A rose by any other name would smell just as sweet, as Shakespeare wrote, but erase just one tiny molecule in its blossoms and you’ll be lucky to catch a whiff of anything. In recent decades, commercial gardeners have cultivated roses that grow in different colors, are more resistant to insects, and have a longer vase life. But there’s a trade-off to that manipulation: the most attractive flowers to look at often lose their strong aromatic fragrances.
What do roses need to produce their pleasant scents, and more importantly, how do we get them back? A new study published Monday in PNAS identified a key enzyme called farnesyl diphosphate (FPP) synthase, crucial in driving the reaction that creates the fresh, floral scent of a rose. The findings could help find a way to create more fascinating and beautiful roses.

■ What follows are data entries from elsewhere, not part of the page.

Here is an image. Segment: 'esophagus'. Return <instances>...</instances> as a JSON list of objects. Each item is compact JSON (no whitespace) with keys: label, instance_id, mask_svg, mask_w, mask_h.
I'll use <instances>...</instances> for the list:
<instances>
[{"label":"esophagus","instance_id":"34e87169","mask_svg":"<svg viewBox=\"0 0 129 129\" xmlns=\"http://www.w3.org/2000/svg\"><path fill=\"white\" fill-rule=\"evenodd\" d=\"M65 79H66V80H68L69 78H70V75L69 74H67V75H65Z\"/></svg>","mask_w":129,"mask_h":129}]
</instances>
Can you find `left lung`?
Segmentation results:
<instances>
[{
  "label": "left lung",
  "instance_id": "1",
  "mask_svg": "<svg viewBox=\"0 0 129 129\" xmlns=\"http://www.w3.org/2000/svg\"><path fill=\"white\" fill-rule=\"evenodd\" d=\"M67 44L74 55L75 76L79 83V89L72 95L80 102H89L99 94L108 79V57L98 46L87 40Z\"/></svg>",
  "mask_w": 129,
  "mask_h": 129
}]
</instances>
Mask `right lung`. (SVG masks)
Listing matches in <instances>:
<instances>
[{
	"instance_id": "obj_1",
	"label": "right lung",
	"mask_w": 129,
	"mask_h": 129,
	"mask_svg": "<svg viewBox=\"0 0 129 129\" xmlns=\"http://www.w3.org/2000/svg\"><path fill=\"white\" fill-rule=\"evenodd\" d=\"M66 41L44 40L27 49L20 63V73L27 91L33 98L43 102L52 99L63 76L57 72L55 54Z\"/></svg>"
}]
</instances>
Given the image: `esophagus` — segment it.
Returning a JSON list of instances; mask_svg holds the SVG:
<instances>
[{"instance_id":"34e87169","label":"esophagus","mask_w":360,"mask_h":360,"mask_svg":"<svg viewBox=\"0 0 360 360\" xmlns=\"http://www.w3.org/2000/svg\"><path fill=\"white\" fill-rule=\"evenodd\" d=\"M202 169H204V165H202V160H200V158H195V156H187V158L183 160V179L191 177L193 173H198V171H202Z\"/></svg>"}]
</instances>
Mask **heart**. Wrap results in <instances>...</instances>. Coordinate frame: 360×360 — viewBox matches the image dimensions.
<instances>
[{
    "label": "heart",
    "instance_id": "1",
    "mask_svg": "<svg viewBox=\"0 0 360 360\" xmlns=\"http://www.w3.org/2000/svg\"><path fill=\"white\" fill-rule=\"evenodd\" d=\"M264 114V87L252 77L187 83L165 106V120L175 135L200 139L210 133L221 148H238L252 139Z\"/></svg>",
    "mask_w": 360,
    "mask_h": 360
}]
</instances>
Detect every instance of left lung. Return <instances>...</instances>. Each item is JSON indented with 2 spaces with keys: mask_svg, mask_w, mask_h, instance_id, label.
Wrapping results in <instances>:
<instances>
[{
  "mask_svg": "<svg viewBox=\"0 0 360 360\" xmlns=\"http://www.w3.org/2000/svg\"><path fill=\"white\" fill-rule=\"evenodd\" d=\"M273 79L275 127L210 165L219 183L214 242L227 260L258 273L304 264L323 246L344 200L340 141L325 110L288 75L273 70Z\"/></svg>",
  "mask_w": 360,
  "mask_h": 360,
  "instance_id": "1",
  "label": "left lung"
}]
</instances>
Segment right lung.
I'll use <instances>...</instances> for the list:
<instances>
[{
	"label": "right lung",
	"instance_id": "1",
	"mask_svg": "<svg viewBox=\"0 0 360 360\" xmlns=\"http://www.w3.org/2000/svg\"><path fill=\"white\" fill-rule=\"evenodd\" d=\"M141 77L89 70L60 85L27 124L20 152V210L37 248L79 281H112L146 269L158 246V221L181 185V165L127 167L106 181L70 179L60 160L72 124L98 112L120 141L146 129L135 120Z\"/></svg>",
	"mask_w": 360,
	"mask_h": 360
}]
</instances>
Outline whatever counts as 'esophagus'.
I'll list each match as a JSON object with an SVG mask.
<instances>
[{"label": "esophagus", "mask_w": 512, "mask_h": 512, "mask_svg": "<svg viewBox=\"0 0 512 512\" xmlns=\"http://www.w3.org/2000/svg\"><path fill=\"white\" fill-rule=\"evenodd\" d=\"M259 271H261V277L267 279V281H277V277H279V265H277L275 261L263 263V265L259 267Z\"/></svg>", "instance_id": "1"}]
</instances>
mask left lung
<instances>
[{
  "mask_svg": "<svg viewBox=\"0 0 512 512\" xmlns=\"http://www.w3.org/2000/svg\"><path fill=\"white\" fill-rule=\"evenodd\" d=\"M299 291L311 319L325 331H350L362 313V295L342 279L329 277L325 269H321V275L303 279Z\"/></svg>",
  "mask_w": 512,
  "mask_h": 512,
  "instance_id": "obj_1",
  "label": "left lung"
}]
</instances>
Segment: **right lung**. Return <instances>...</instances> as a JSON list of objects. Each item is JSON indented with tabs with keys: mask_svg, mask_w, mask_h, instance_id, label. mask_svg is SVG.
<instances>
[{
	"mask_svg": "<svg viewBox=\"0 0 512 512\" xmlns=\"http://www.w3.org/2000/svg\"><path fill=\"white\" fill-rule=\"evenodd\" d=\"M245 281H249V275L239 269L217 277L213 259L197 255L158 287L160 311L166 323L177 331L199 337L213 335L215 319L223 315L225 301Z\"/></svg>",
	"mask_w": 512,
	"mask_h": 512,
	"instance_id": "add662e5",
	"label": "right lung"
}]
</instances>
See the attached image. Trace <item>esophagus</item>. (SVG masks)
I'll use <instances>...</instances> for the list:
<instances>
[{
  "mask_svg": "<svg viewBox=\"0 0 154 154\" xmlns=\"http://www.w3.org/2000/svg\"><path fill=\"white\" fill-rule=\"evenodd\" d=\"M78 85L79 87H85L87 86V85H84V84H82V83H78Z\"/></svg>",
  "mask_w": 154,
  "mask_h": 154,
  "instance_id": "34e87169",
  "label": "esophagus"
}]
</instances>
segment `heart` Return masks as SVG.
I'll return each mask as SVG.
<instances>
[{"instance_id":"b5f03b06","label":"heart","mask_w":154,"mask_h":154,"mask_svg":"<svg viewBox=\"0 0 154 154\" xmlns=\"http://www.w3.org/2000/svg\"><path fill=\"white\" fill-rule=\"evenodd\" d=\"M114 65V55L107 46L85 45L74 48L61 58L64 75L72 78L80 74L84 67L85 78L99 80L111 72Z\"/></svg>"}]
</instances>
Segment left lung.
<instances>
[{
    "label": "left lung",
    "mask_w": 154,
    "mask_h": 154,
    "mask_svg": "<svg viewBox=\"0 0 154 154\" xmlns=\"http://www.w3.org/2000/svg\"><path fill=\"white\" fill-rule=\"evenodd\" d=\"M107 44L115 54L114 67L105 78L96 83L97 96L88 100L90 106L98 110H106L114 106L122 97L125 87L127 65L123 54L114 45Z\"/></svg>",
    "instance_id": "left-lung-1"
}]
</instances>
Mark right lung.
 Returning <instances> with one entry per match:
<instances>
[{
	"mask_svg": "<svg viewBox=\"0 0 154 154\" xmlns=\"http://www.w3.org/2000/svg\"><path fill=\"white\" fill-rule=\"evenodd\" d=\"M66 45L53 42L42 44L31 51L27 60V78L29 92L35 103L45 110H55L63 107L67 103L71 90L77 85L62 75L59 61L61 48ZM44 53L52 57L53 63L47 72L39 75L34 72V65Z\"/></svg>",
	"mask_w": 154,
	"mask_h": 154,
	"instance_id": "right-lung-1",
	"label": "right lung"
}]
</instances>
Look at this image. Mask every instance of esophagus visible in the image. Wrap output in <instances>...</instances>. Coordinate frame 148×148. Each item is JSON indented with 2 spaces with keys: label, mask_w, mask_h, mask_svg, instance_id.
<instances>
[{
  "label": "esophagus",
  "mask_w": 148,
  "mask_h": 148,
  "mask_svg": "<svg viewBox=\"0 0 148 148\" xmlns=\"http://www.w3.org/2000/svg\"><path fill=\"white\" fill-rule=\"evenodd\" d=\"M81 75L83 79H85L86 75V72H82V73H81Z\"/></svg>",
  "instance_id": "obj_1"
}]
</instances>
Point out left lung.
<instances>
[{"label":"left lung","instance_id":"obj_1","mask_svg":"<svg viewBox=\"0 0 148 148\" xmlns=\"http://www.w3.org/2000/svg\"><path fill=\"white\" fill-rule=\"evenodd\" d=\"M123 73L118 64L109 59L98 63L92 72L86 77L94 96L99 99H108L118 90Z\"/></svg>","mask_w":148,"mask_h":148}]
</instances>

A chemical called geraniol is responsible for the sweet scent we associate with roses. Roses produce the compound through a chemical reaction involving FPP synthase in addition to several other enzymes. The process involves NUDX1 hydrolase, an enzyme found in plant cells’ liquid interior, or cytosol, that make up rose petals. To create a strong, sweet aroma, flowers need a lot of NUDX1 hydrolase activity. This is only possible when there is enough of a binding molecule called geranyl diphosphate (GPP). GPP binds to the enzyme and drives it into action.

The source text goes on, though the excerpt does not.